» **Task requirements**
Turn the records below into a numbered list with one line per item, skipping the blank lines and omitting the pictures.

Records from a dataset:
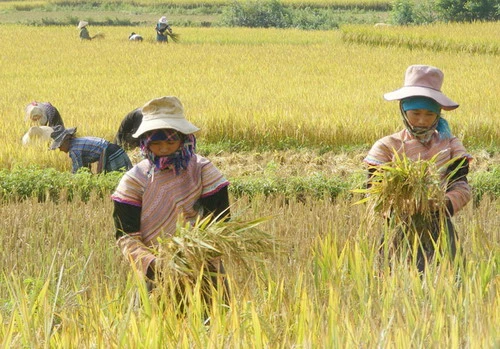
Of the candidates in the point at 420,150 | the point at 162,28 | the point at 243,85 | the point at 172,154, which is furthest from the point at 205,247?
the point at 162,28

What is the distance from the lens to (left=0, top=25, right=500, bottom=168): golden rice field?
414 inches

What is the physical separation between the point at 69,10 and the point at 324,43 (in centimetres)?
2149

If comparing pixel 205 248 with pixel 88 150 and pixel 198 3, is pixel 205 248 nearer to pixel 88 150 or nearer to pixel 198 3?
pixel 88 150

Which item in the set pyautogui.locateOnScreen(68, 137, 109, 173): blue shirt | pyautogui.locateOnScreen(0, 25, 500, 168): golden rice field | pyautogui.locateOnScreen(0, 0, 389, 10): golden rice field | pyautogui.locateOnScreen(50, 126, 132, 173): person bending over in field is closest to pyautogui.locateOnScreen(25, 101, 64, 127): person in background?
pyautogui.locateOnScreen(0, 25, 500, 168): golden rice field

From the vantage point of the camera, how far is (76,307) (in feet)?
9.21

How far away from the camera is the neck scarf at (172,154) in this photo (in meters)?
3.48

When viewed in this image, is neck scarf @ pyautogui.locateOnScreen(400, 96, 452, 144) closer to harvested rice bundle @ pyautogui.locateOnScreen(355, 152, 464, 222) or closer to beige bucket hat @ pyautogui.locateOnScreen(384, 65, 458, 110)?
beige bucket hat @ pyautogui.locateOnScreen(384, 65, 458, 110)

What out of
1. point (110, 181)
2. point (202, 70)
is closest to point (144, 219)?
point (110, 181)

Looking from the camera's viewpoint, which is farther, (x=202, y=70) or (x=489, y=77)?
(x=202, y=70)

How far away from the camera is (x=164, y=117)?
3.48m

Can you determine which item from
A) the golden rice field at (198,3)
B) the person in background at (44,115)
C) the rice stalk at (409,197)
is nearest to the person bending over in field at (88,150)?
the person in background at (44,115)

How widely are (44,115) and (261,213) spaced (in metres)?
3.77

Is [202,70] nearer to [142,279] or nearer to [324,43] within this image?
[324,43]

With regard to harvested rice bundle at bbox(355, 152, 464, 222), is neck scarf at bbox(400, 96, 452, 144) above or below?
above
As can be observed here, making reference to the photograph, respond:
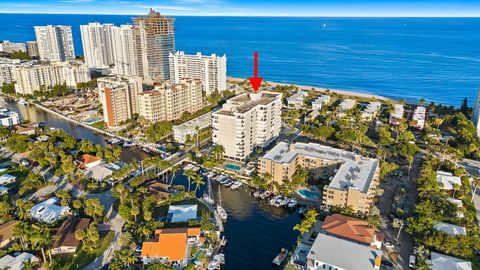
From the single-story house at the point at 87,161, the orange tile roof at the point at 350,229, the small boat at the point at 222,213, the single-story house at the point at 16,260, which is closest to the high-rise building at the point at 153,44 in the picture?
the single-story house at the point at 87,161

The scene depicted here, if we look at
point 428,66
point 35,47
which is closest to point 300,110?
point 428,66

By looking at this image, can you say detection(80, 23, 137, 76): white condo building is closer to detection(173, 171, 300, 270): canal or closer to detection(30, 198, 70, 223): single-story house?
detection(30, 198, 70, 223): single-story house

» **Complete output**
1. Of the candidates in the point at 420,150 | the point at 162,28 | the point at 243,85 | the point at 172,154, which is furthest from the point at 205,247?
2. the point at 162,28
3. What is the distance from the lens to (left=0, top=25, right=500, bottom=168): golden rice field?
4. 414 inches
5. What is the physical separation between the point at 69,10 and the point at 324,43 (in centimetres)?
6. 2149
7. If comparing pixel 205 248 with pixel 88 150 and pixel 198 3, is pixel 205 248 nearer to pixel 88 150 or nearer to pixel 198 3?
8. pixel 88 150
9. Which item in the set pyautogui.locateOnScreen(68, 137, 109, 173): blue shirt | pyautogui.locateOnScreen(0, 25, 500, 168): golden rice field | pyautogui.locateOnScreen(0, 0, 389, 10): golden rice field | pyautogui.locateOnScreen(50, 126, 132, 173): person bending over in field is closest to pyautogui.locateOnScreen(25, 101, 64, 127): person in background?
10. pyautogui.locateOnScreen(0, 25, 500, 168): golden rice field
11. From the vantage point of the camera, how far is (76,307) (in feet)?
12. 9.21
13. How far away from the camera is the neck scarf at (172,154) in this photo (in meters)?
14. 3.48
15. When viewed in this image, is neck scarf @ pyautogui.locateOnScreen(400, 96, 452, 144) closer to harvested rice bundle @ pyautogui.locateOnScreen(355, 152, 464, 222) or closer to beige bucket hat @ pyautogui.locateOnScreen(384, 65, 458, 110)?
16. beige bucket hat @ pyautogui.locateOnScreen(384, 65, 458, 110)
17. What out of
18. 1. point (110, 181)
19. 2. point (202, 70)
20. is closest to point (144, 219)?
21. point (110, 181)
22. Looking from the camera's viewpoint, which is farther, (x=202, y=70) or (x=489, y=77)?
23. (x=202, y=70)
24. How far away from the camera is (x=164, y=117)?
25. 3.48m
26. Can you determine which item from
27. A) the golden rice field at (198,3)
28. B) the person in background at (44,115)
29. C) the rice stalk at (409,197)
30. is nearest to the person bending over in field at (88,150)?
31. the person in background at (44,115)
32. How widely are (44,115) and (261,213) spaced (in metres)?
33. 3.77
34. Is [202,70] nearer to [142,279] or nearer to [324,43] within this image?
35. [324,43]
36. With regard to harvested rice bundle at bbox(355, 152, 464, 222), is neck scarf at bbox(400, 96, 452, 144) above or below?
37. above
38. As can be observed here, making reference to the photograph, respond:
39. From the single-story house at the point at 87,161, the orange tile roof at the point at 350,229, the small boat at the point at 222,213, the single-story house at the point at 16,260, which is closest to the high-rise building at the point at 153,44 in the picture?
40. the single-story house at the point at 87,161
41. The scene depicted here, if we look at
42. point 428,66
43. point 35,47
44. which is closest to point 300,110?
45. point 428,66
46. By looking at this image, can you say detection(80, 23, 137, 76): white condo building is closer to detection(173, 171, 300, 270): canal or closer to detection(30, 198, 70, 223): single-story house?
47. detection(30, 198, 70, 223): single-story house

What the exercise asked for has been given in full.